As constantes atualizações das técnicas do método de Ilizarov tem sido acompanhadas com um interesse cada vez maior pelos profissionais da reabilitação. Para a obtenção de melhores resultados, além de um acompanhamento direto da fisioterapia, o psicólogo, bem como outros profissionais, se faz nescessário no acompanhamento destes pacientes, especialmente crianças, que apresentem alterações de comportamento e dificuldades em lidar com a mudança em seu estilo de vida.
Acreditamos que o sucesso neste tipo de tratamento está diretamente ligado a uma técnica precisa na colocação do aparelho e a um acompanhamento constante da reabilitação. A falha de um destes fatores é suficiente para comprometer o bom resultado.

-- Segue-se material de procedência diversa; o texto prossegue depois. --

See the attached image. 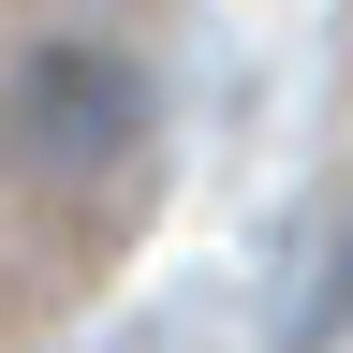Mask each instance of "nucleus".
I'll use <instances>...</instances> for the list:
<instances>
[{
	"instance_id": "nucleus-2",
	"label": "nucleus",
	"mask_w": 353,
	"mask_h": 353,
	"mask_svg": "<svg viewBox=\"0 0 353 353\" xmlns=\"http://www.w3.org/2000/svg\"><path fill=\"white\" fill-rule=\"evenodd\" d=\"M324 339H353V192H339V221H324V280L294 294V353H324Z\"/></svg>"
},
{
	"instance_id": "nucleus-1",
	"label": "nucleus",
	"mask_w": 353,
	"mask_h": 353,
	"mask_svg": "<svg viewBox=\"0 0 353 353\" xmlns=\"http://www.w3.org/2000/svg\"><path fill=\"white\" fill-rule=\"evenodd\" d=\"M162 148V74L118 30H30L0 59V176L30 206H118Z\"/></svg>"
}]
</instances>
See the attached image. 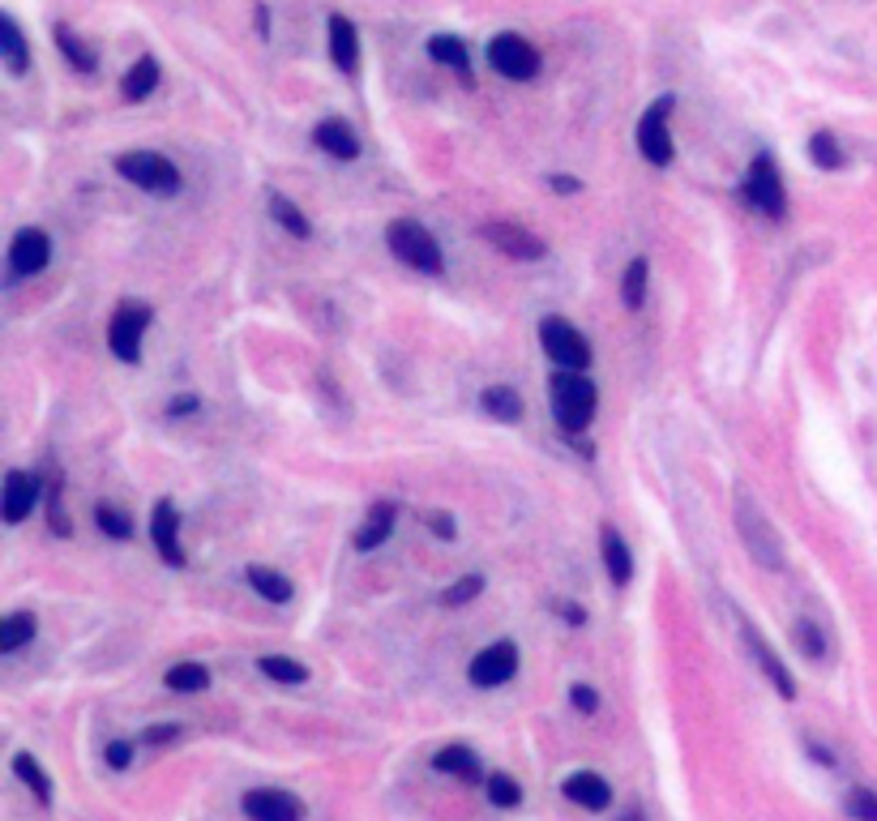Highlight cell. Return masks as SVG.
Returning <instances> with one entry per match:
<instances>
[{"label": "cell", "mask_w": 877, "mask_h": 821, "mask_svg": "<svg viewBox=\"0 0 877 821\" xmlns=\"http://www.w3.org/2000/svg\"><path fill=\"white\" fill-rule=\"evenodd\" d=\"M270 214H274V223H278V227H287L296 240H309V218L296 210V202H287V198H278V193H274V198H270Z\"/></svg>", "instance_id": "836d02e7"}, {"label": "cell", "mask_w": 877, "mask_h": 821, "mask_svg": "<svg viewBox=\"0 0 877 821\" xmlns=\"http://www.w3.org/2000/svg\"><path fill=\"white\" fill-rule=\"evenodd\" d=\"M163 685H167L171 693H198V689L210 685V671L202 664H176V667H167Z\"/></svg>", "instance_id": "f546056e"}, {"label": "cell", "mask_w": 877, "mask_h": 821, "mask_svg": "<svg viewBox=\"0 0 877 821\" xmlns=\"http://www.w3.org/2000/svg\"><path fill=\"white\" fill-rule=\"evenodd\" d=\"M386 240H390L394 257H399L403 265L419 270V274H437V270H441V245L432 240V231H428L424 223H415V218H394L390 231H386Z\"/></svg>", "instance_id": "7a4b0ae2"}, {"label": "cell", "mask_w": 877, "mask_h": 821, "mask_svg": "<svg viewBox=\"0 0 877 821\" xmlns=\"http://www.w3.org/2000/svg\"><path fill=\"white\" fill-rule=\"evenodd\" d=\"M479 591H484V578H479V573H466V578H459V582L441 595V604H446V608H463V604H471Z\"/></svg>", "instance_id": "74e56055"}, {"label": "cell", "mask_w": 877, "mask_h": 821, "mask_svg": "<svg viewBox=\"0 0 877 821\" xmlns=\"http://www.w3.org/2000/svg\"><path fill=\"white\" fill-rule=\"evenodd\" d=\"M167 410H171V415H193V410H198V398H176Z\"/></svg>", "instance_id": "ee69618b"}, {"label": "cell", "mask_w": 877, "mask_h": 821, "mask_svg": "<svg viewBox=\"0 0 877 821\" xmlns=\"http://www.w3.org/2000/svg\"><path fill=\"white\" fill-rule=\"evenodd\" d=\"M625 821H642V813H638V809H633V813H629V818H625Z\"/></svg>", "instance_id": "c3c4849f"}, {"label": "cell", "mask_w": 877, "mask_h": 821, "mask_svg": "<svg viewBox=\"0 0 877 821\" xmlns=\"http://www.w3.org/2000/svg\"><path fill=\"white\" fill-rule=\"evenodd\" d=\"M566 796L573 800V805L591 809V813H600V809L613 805V787H608V778H600L595 770H578V774H569Z\"/></svg>", "instance_id": "9a60e30c"}, {"label": "cell", "mask_w": 877, "mask_h": 821, "mask_svg": "<svg viewBox=\"0 0 877 821\" xmlns=\"http://www.w3.org/2000/svg\"><path fill=\"white\" fill-rule=\"evenodd\" d=\"M95 522H99V531H104V535H111V539H129V535H133V522H129V513L116 510V505H99Z\"/></svg>", "instance_id": "8d00e7d4"}, {"label": "cell", "mask_w": 877, "mask_h": 821, "mask_svg": "<svg viewBox=\"0 0 877 821\" xmlns=\"http://www.w3.org/2000/svg\"><path fill=\"white\" fill-rule=\"evenodd\" d=\"M13 774H17V778H22V783L44 800V805L52 800V778H48V770L39 766L31 753H17V758H13Z\"/></svg>", "instance_id": "f1b7e54d"}, {"label": "cell", "mask_w": 877, "mask_h": 821, "mask_svg": "<svg viewBox=\"0 0 877 821\" xmlns=\"http://www.w3.org/2000/svg\"><path fill=\"white\" fill-rule=\"evenodd\" d=\"M745 202L758 205V210L771 214V218H783V180H779V171H774L771 154H758V158L749 163V176H745Z\"/></svg>", "instance_id": "ba28073f"}, {"label": "cell", "mask_w": 877, "mask_h": 821, "mask_svg": "<svg viewBox=\"0 0 877 821\" xmlns=\"http://www.w3.org/2000/svg\"><path fill=\"white\" fill-rule=\"evenodd\" d=\"M390 526H394V505H372V510H368V522H364L360 535H356V548H360V552H372L377 544H386Z\"/></svg>", "instance_id": "d4e9b609"}, {"label": "cell", "mask_w": 877, "mask_h": 821, "mask_svg": "<svg viewBox=\"0 0 877 821\" xmlns=\"http://www.w3.org/2000/svg\"><path fill=\"white\" fill-rule=\"evenodd\" d=\"M432 531H437V535H454V522L441 517V513H432Z\"/></svg>", "instance_id": "bcb514c9"}, {"label": "cell", "mask_w": 877, "mask_h": 821, "mask_svg": "<svg viewBox=\"0 0 877 821\" xmlns=\"http://www.w3.org/2000/svg\"><path fill=\"white\" fill-rule=\"evenodd\" d=\"M180 731L176 727H151V731H142V745H171Z\"/></svg>", "instance_id": "7bdbcfd3"}, {"label": "cell", "mask_w": 877, "mask_h": 821, "mask_svg": "<svg viewBox=\"0 0 877 821\" xmlns=\"http://www.w3.org/2000/svg\"><path fill=\"white\" fill-rule=\"evenodd\" d=\"M736 526H740V539L745 548L767 564V569H783V548H779V535L774 526L767 522L762 505L749 497V492H736Z\"/></svg>", "instance_id": "277c9868"}, {"label": "cell", "mask_w": 877, "mask_h": 821, "mask_svg": "<svg viewBox=\"0 0 877 821\" xmlns=\"http://www.w3.org/2000/svg\"><path fill=\"white\" fill-rule=\"evenodd\" d=\"M133 762V749L125 745V740H116V745H107V766H116V770H125Z\"/></svg>", "instance_id": "b9f144b4"}, {"label": "cell", "mask_w": 877, "mask_h": 821, "mask_svg": "<svg viewBox=\"0 0 877 821\" xmlns=\"http://www.w3.org/2000/svg\"><path fill=\"white\" fill-rule=\"evenodd\" d=\"M432 766L446 770V774H459L466 783H479V758L463 749V745H450V749H441L437 758H432Z\"/></svg>", "instance_id": "484cf974"}, {"label": "cell", "mask_w": 877, "mask_h": 821, "mask_svg": "<svg viewBox=\"0 0 877 821\" xmlns=\"http://www.w3.org/2000/svg\"><path fill=\"white\" fill-rule=\"evenodd\" d=\"M146 321H151V308L146 305H120L111 312L107 343H111V352L125 359V364H133V359L142 356V330H146Z\"/></svg>", "instance_id": "9c48e42d"}, {"label": "cell", "mask_w": 877, "mask_h": 821, "mask_svg": "<svg viewBox=\"0 0 877 821\" xmlns=\"http://www.w3.org/2000/svg\"><path fill=\"white\" fill-rule=\"evenodd\" d=\"M312 142L325 154H334V158H356L360 154V138H356V129L347 120H321L312 129Z\"/></svg>", "instance_id": "ac0fdd59"}, {"label": "cell", "mask_w": 877, "mask_h": 821, "mask_svg": "<svg viewBox=\"0 0 877 821\" xmlns=\"http://www.w3.org/2000/svg\"><path fill=\"white\" fill-rule=\"evenodd\" d=\"M595 403H600V394H595L591 377H582V372H557L553 377V415L566 432L586 428L595 415Z\"/></svg>", "instance_id": "6da1fadb"}, {"label": "cell", "mask_w": 877, "mask_h": 821, "mask_svg": "<svg viewBox=\"0 0 877 821\" xmlns=\"http://www.w3.org/2000/svg\"><path fill=\"white\" fill-rule=\"evenodd\" d=\"M514 671H518V646L514 642H497V646H488V651H479V655L471 659V685L497 689V685H506Z\"/></svg>", "instance_id": "8fae6325"}, {"label": "cell", "mask_w": 877, "mask_h": 821, "mask_svg": "<svg viewBox=\"0 0 877 821\" xmlns=\"http://www.w3.org/2000/svg\"><path fill=\"white\" fill-rule=\"evenodd\" d=\"M155 86H158V60L155 56H142L138 64H129V73L120 82V95L129 103H142L146 95H155Z\"/></svg>", "instance_id": "44dd1931"}, {"label": "cell", "mask_w": 877, "mask_h": 821, "mask_svg": "<svg viewBox=\"0 0 877 821\" xmlns=\"http://www.w3.org/2000/svg\"><path fill=\"white\" fill-rule=\"evenodd\" d=\"M0 56H4V69H9L13 78H22V73H26V64H31L26 35H22V26L13 22V13H4V17H0Z\"/></svg>", "instance_id": "ffe728a7"}, {"label": "cell", "mask_w": 877, "mask_h": 821, "mask_svg": "<svg viewBox=\"0 0 877 821\" xmlns=\"http://www.w3.org/2000/svg\"><path fill=\"white\" fill-rule=\"evenodd\" d=\"M116 171L129 180V185H138V189H146V193H158V198H171L176 189H180V171H176V163L171 158H163L155 151H129L116 158Z\"/></svg>", "instance_id": "3957f363"}, {"label": "cell", "mask_w": 877, "mask_h": 821, "mask_svg": "<svg viewBox=\"0 0 877 821\" xmlns=\"http://www.w3.org/2000/svg\"><path fill=\"white\" fill-rule=\"evenodd\" d=\"M35 501H39V479H31L26 471H9V479H4V522H22L26 513L35 510Z\"/></svg>", "instance_id": "e0dca14e"}, {"label": "cell", "mask_w": 877, "mask_h": 821, "mask_svg": "<svg viewBox=\"0 0 877 821\" xmlns=\"http://www.w3.org/2000/svg\"><path fill=\"white\" fill-rule=\"evenodd\" d=\"M48 257H52V240L39 227H26L9 245V270H13V278H31L48 265Z\"/></svg>", "instance_id": "7c38bea8"}, {"label": "cell", "mask_w": 877, "mask_h": 821, "mask_svg": "<svg viewBox=\"0 0 877 821\" xmlns=\"http://www.w3.org/2000/svg\"><path fill=\"white\" fill-rule=\"evenodd\" d=\"M745 642H749V655H754V659L762 664V671L771 676L774 693H779V698H792V693H796V685H792L787 667H783V664H779V659H774V651H771V646H767V638H762L758 629H749V624H745Z\"/></svg>", "instance_id": "d6986e66"}, {"label": "cell", "mask_w": 877, "mask_h": 821, "mask_svg": "<svg viewBox=\"0 0 877 821\" xmlns=\"http://www.w3.org/2000/svg\"><path fill=\"white\" fill-rule=\"evenodd\" d=\"M265 26H270V13H265V4H261V9H258V31H261V35H265Z\"/></svg>", "instance_id": "7dc6e473"}, {"label": "cell", "mask_w": 877, "mask_h": 821, "mask_svg": "<svg viewBox=\"0 0 877 821\" xmlns=\"http://www.w3.org/2000/svg\"><path fill=\"white\" fill-rule=\"evenodd\" d=\"M56 48H60V56L73 64V69H82V73H91L95 69V51L86 48L69 26H56Z\"/></svg>", "instance_id": "1f68e13d"}, {"label": "cell", "mask_w": 877, "mask_h": 821, "mask_svg": "<svg viewBox=\"0 0 877 821\" xmlns=\"http://www.w3.org/2000/svg\"><path fill=\"white\" fill-rule=\"evenodd\" d=\"M488 64L501 73V78H514V82H526L540 73V51L531 48L522 35H497L488 44Z\"/></svg>", "instance_id": "52a82bcc"}, {"label": "cell", "mask_w": 877, "mask_h": 821, "mask_svg": "<svg viewBox=\"0 0 877 821\" xmlns=\"http://www.w3.org/2000/svg\"><path fill=\"white\" fill-rule=\"evenodd\" d=\"M809 158H814L822 171H839V167H843V151H839L834 133H814V138H809Z\"/></svg>", "instance_id": "e575fe53"}, {"label": "cell", "mask_w": 877, "mask_h": 821, "mask_svg": "<svg viewBox=\"0 0 877 821\" xmlns=\"http://www.w3.org/2000/svg\"><path fill=\"white\" fill-rule=\"evenodd\" d=\"M540 343H544V352H548L553 364H561V372H578V368L591 364L586 338L569 325L566 317H544V321H540Z\"/></svg>", "instance_id": "5b68a950"}, {"label": "cell", "mask_w": 877, "mask_h": 821, "mask_svg": "<svg viewBox=\"0 0 877 821\" xmlns=\"http://www.w3.org/2000/svg\"><path fill=\"white\" fill-rule=\"evenodd\" d=\"M249 586L258 591L261 599H274V604H287V599H292V582H287L278 569H265V564H249Z\"/></svg>", "instance_id": "cb8c5ba5"}, {"label": "cell", "mask_w": 877, "mask_h": 821, "mask_svg": "<svg viewBox=\"0 0 877 821\" xmlns=\"http://www.w3.org/2000/svg\"><path fill=\"white\" fill-rule=\"evenodd\" d=\"M604 564H608V578L625 586L629 578H633V561H629V548H625V539H620L613 526H604Z\"/></svg>", "instance_id": "603a6c76"}, {"label": "cell", "mask_w": 877, "mask_h": 821, "mask_svg": "<svg viewBox=\"0 0 877 821\" xmlns=\"http://www.w3.org/2000/svg\"><path fill=\"white\" fill-rule=\"evenodd\" d=\"M31 638H35V616H26V612L4 616V624H0V651H4V655L22 651Z\"/></svg>", "instance_id": "83f0119b"}, {"label": "cell", "mask_w": 877, "mask_h": 821, "mask_svg": "<svg viewBox=\"0 0 877 821\" xmlns=\"http://www.w3.org/2000/svg\"><path fill=\"white\" fill-rule=\"evenodd\" d=\"M848 813L856 821H877V792L874 787H852L848 796Z\"/></svg>", "instance_id": "ab89813d"}, {"label": "cell", "mask_w": 877, "mask_h": 821, "mask_svg": "<svg viewBox=\"0 0 877 821\" xmlns=\"http://www.w3.org/2000/svg\"><path fill=\"white\" fill-rule=\"evenodd\" d=\"M479 236L493 240L506 257H518V261H540L544 257V240L531 236L526 227H514V223H484Z\"/></svg>", "instance_id": "4fadbf2b"}, {"label": "cell", "mask_w": 877, "mask_h": 821, "mask_svg": "<svg viewBox=\"0 0 877 821\" xmlns=\"http://www.w3.org/2000/svg\"><path fill=\"white\" fill-rule=\"evenodd\" d=\"M245 813H249V821H300L305 805L283 787H253L245 796Z\"/></svg>", "instance_id": "30bf717a"}, {"label": "cell", "mask_w": 877, "mask_h": 821, "mask_svg": "<svg viewBox=\"0 0 877 821\" xmlns=\"http://www.w3.org/2000/svg\"><path fill=\"white\" fill-rule=\"evenodd\" d=\"M258 667L274 685H305L309 680V667L296 664V659H283V655H261Z\"/></svg>", "instance_id": "4dcf8cb0"}, {"label": "cell", "mask_w": 877, "mask_h": 821, "mask_svg": "<svg viewBox=\"0 0 877 821\" xmlns=\"http://www.w3.org/2000/svg\"><path fill=\"white\" fill-rule=\"evenodd\" d=\"M792 638H796V646H801V651H805L809 659H818V655H826V638H822V629H818L814 620H796Z\"/></svg>", "instance_id": "f35d334b"}, {"label": "cell", "mask_w": 877, "mask_h": 821, "mask_svg": "<svg viewBox=\"0 0 877 821\" xmlns=\"http://www.w3.org/2000/svg\"><path fill=\"white\" fill-rule=\"evenodd\" d=\"M569 702H573L582 715H595V711H600V698H595L591 685H573V689H569Z\"/></svg>", "instance_id": "60d3db41"}, {"label": "cell", "mask_w": 877, "mask_h": 821, "mask_svg": "<svg viewBox=\"0 0 877 821\" xmlns=\"http://www.w3.org/2000/svg\"><path fill=\"white\" fill-rule=\"evenodd\" d=\"M647 278H651L647 261L633 257L629 270H625V283H620V300H625V308H642V300H647Z\"/></svg>", "instance_id": "d6a6232c"}, {"label": "cell", "mask_w": 877, "mask_h": 821, "mask_svg": "<svg viewBox=\"0 0 877 821\" xmlns=\"http://www.w3.org/2000/svg\"><path fill=\"white\" fill-rule=\"evenodd\" d=\"M479 407L488 410V415H497V419H506V424H518V419H522V398H518L510 385L484 390V394H479Z\"/></svg>", "instance_id": "4316f807"}, {"label": "cell", "mask_w": 877, "mask_h": 821, "mask_svg": "<svg viewBox=\"0 0 877 821\" xmlns=\"http://www.w3.org/2000/svg\"><path fill=\"white\" fill-rule=\"evenodd\" d=\"M672 95H664V99L651 103V111L638 120V151H642V158L651 163V167H668L672 163V138H668V111H672Z\"/></svg>", "instance_id": "8992f818"}, {"label": "cell", "mask_w": 877, "mask_h": 821, "mask_svg": "<svg viewBox=\"0 0 877 821\" xmlns=\"http://www.w3.org/2000/svg\"><path fill=\"white\" fill-rule=\"evenodd\" d=\"M151 539H155L158 557L171 564H185V552H180V513L171 501H158L155 517H151Z\"/></svg>", "instance_id": "5bb4252c"}, {"label": "cell", "mask_w": 877, "mask_h": 821, "mask_svg": "<svg viewBox=\"0 0 877 821\" xmlns=\"http://www.w3.org/2000/svg\"><path fill=\"white\" fill-rule=\"evenodd\" d=\"M553 189H557V193H578L582 185H578V180H569V176H553Z\"/></svg>", "instance_id": "f6af8a7d"}, {"label": "cell", "mask_w": 877, "mask_h": 821, "mask_svg": "<svg viewBox=\"0 0 877 821\" xmlns=\"http://www.w3.org/2000/svg\"><path fill=\"white\" fill-rule=\"evenodd\" d=\"M488 800L497 805V809H514L518 800H522V787H518L510 774H488Z\"/></svg>", "instance_id": "d590c367"}, {"label": "cell", "mask_w": 877, "mask_h": 821, "mask_svg": "<svg viewBox=\"0 0 877 821\" xmlns=\"http://www.w3.org/2000/svg\"><path fill=\"white\" fill-rule=\"evenodd\" d=\"M428 56H432L437 64L463 73V78L471 73V56H466V44L459 35H432V39H428Z\"/></svg>", "instance_id": "7402d4cb"}, {"label": "cell", "mask_w": 877, "mask_h": 821, "mask_svg": "<svg viewBox=\"0 0 877 821\" xmlns=\"http://www.w3.org/2000/svg\"><path fill=\"white\" fill-rule=\"evenodd\" d=\"M330 56L343 73H356L360 69V35H356V22L334 13L330 17Z\"/></svg>", "instance_id": "2e32d148"}]
</instances>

As etapas da reabilitação e os principais ítens a serem realizados para o acompanhamento destes pacientes estão resumidos a seguir:
A-Abordagem Pré-Operatória
A reabilitação se inicia tão logo o paciente receba a conduta ortopédica para utilização do método de Ilizarov. Pacientes bem orientados e conscientizados de seu tratamento antes da cirurgia, apresentam mais chances de obterem bons resultados, porque poderão cooperar muito mais, uma vez que conhecem as possibilidades.
Conduta Pré-Operatória:
- Conscientizar o paciente e cuidador(es) sobre o método de tratamento
- Realizar a avaliação psicológica
- Realizar a avaliação fisioterápica -Orientar o paciente quanto aos exercícios necessários
- Treino de marcha com uso de auxiliares
B-Abordagem Pós-Operatória
Após a colocação do aparelho, recomeçar a reabilitação o mais precoce possível. Esta é uma fase importante, pois é o momento de se prevenir a instalação de deformidades e reforçar a orientação ao paciente, quanto aos topicos essenciais de sua reabilitação.
Fase Hospitalar
Conduta Pós-Operatória:
- Posicionamento correto do membro com o aparelho
- Acompanhamento psicológico
- Orientação de cuidados e adaptações com o aparelho
- Tratamento para dor e edema
- Exercícios isométricos e isotônicos passivos, assistidos e ativos no membro com o aparelho
- Exercicios ativos e resistidos para os demais membros -Mudança de decúbitos
- Ortostatismo -Marcha com auxiliares -Orientação para alta hospitalar e cuidados domiciliares
- Encaminhamento para tratamento ambulatorial
Fase Ambulatorial
É imprescindível o paciente dar continuidade à reabilitação após a alta hospitalar. O número de sessões de fisioterapia ambulatorial vai depender individualmente de cada paciente e deve ser realizada até a retirada do aparelho, para então ser realizada uma nova avaliação.
Conduta Ambulatorial:
- Re-avaliação do paciente -Reforço aos cuidados domiciliares
- Acompanhamento psicológico, se necessário -Cinesioterapia para manter ou ganhar ADM e FM do membro com o aparelho
- Intensificação do treino de marcha
- Reintegração do paciente à vida social -Esquema de retornos à terapia
C-Abordagem Pós Retirada
Nesta fase do tratamento, o paciente deve ser reavaliado, de acordo com os critérios de avaliação fisioterápica utilizados desde o início e assim programar qual a sua necessidade atual.
Conduta Básica:
- Re-avaliação do paciente -Maximizar a ADM e FM do membro acometido
- Eliminar desvios de marcha -Restaurar a função
- Independência total às AVDs
- Integração completa à sociedade
Alta da Reabilitação
Os critério de alta fisioterápica e psicológica consiste em atingirmos nossas metas, o bem estar e a segurança destes pacientes, propiciando, então, seu retorno à vida diária, profissional e social, ausente de dor ou restrições físicas.